━━━━━ EXTRACTED RECORDS

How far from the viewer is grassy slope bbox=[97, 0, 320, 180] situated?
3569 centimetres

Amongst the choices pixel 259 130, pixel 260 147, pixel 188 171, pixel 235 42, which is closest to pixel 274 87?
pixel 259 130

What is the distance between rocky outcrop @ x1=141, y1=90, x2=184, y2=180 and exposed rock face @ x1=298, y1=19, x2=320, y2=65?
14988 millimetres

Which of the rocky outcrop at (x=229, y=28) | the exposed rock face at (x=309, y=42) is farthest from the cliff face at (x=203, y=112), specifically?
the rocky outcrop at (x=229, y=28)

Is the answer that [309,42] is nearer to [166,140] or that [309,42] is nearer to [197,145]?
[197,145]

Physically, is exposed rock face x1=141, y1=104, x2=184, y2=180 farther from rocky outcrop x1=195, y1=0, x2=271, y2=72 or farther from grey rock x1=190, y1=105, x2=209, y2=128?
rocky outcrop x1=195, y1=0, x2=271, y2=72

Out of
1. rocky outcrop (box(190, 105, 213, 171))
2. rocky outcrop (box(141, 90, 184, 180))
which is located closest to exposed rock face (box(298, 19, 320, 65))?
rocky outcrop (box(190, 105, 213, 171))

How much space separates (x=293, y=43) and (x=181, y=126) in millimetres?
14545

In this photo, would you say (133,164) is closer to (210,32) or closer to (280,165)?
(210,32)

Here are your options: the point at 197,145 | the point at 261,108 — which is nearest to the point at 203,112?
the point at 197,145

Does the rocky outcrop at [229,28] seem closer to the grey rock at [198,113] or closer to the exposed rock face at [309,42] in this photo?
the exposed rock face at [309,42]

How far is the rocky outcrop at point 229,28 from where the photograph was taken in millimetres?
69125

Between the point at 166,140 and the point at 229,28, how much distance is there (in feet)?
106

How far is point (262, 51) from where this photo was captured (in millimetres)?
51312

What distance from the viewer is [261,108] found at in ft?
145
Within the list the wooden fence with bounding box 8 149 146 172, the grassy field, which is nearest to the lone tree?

━━━━━━━━━━

WHAT NEEDS TO BE DONE:
Convert the lines of the rows above into a Markdown table with the columns Number and Line. Start with the line that contains "Does the rocky", go on through the end of the rows, and leave out blank lines.

RESPONSE:
| Number | Line |
|---|---|
| 1 | Does the rocky outcrop at [229,28] seem closer to the grey rock at [198,113] or closer to the exposed rock face at [309,42] in this photo? |
| 2 | the exposed rock face at [309,42] |
| 3 | How far is the rocky outcrop at point 229,28 from where the photograph was taken in millimetres? |
| 4 | 69125 |
| 5 | Between the point at 166,140 and the point at 229,28, how much distance is there (in feet)? |
| 6 | 106 |
| 7 | How far is point (262, 51) from where this photo was captured (in millimetres)? |
| 8 | 51312 |
| 9 | What distance from the viewer is [261,108] found at in ft? |
| 10 | 145 |
| 11 | Within the list the wooden fence with bounding box 8 149 146 172, the grassy field, which is nearest to the lone tree? |